5/10
Ersatz drama
16 January 2006
Lame TV soap opera which was subsequently deemed good enough to go theatrical. Beats me. Famous for his Oscar-winning low-budget hit Marty (1955), Delbert Mann tries – without much apparent conviction – to deliver an honest adaptation of Erich Maria Remarque's famous novel, and fails woefully in pretty much every account. The film's main flaw is the thoroughly "unecht" depiction of German society in the dying Kaiserreich, of military drill, and of war in the trenches in general. In substance, everything seems to have been magically softened, as if late 1970s TV spectators were not to be bothered with too much ugly stuff in between commercials.
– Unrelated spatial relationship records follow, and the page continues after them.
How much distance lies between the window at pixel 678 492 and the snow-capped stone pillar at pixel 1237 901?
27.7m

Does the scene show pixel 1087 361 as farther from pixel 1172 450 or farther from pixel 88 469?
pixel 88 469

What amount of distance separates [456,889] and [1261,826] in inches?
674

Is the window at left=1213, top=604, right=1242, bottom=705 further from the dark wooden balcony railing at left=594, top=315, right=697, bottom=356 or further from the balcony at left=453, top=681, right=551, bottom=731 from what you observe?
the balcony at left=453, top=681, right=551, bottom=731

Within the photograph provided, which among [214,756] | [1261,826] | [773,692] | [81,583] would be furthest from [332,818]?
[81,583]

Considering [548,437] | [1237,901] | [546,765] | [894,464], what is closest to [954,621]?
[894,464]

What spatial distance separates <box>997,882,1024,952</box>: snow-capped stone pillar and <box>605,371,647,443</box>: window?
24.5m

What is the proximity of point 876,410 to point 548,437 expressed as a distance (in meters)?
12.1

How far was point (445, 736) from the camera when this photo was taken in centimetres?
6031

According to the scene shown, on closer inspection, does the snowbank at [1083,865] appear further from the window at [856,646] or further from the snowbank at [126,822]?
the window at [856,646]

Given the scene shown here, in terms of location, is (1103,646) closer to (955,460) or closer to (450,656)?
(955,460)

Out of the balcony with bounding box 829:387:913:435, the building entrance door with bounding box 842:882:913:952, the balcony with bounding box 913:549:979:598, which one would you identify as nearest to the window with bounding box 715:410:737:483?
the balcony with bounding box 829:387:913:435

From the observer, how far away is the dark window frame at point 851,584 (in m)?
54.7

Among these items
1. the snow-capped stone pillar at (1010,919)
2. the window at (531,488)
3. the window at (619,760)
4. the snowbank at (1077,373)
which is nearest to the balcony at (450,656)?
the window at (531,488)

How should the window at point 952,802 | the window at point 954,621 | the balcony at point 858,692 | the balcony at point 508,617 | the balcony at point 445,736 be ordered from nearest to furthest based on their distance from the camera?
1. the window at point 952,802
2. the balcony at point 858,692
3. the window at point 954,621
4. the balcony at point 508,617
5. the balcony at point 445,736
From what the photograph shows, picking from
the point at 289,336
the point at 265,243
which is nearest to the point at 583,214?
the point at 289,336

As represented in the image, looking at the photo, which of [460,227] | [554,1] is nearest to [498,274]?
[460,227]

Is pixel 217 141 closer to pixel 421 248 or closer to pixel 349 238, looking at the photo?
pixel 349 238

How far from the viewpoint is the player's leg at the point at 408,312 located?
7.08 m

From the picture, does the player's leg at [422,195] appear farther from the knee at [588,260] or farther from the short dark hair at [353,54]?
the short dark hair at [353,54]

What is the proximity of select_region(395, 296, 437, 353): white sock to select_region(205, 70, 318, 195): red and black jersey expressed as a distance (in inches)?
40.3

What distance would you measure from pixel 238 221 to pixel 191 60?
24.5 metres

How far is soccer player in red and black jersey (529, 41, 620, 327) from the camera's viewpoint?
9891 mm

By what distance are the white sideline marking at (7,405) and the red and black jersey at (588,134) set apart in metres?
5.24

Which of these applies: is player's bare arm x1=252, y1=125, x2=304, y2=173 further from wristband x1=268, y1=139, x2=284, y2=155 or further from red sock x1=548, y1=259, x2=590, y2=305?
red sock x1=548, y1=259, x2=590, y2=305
Accordingly, Mann's version is nowhere near the mother of antiwar films, the eponymous 1930 mega-buster directed by Russian-born Lewis Milestone, crafted in close collaboration with Remarque and with the German-born head of Universal Pictures, Carl Laemmle, who secured the rights to the book shortly after it had been published (and hit the 1,000,000 copies mark). The uncut version of this epic milestone delivers a powerful tale of both physical and moral deprecation that digs deep into the black heart of human nature, and for all its early talkies' acting, makes its successor look like a sanitized romance. In Mann's unworthy update, none of the actors comes across as German, the costumes and set feel awkward all the way through, and the war action is anything but realistic. Worse, even by technical standards – travelling shots, special effects, editing, and yes, even sound – this feel-good version would have had a lot to learn from early filmmakers. Add an endless trickle of tiresome dialogues, a virtual absence of directing and a schlepping plot, and you get a tedious telly drama that lacks true interest. Don't settle on this ersatz if you can lay your hands on the real thing.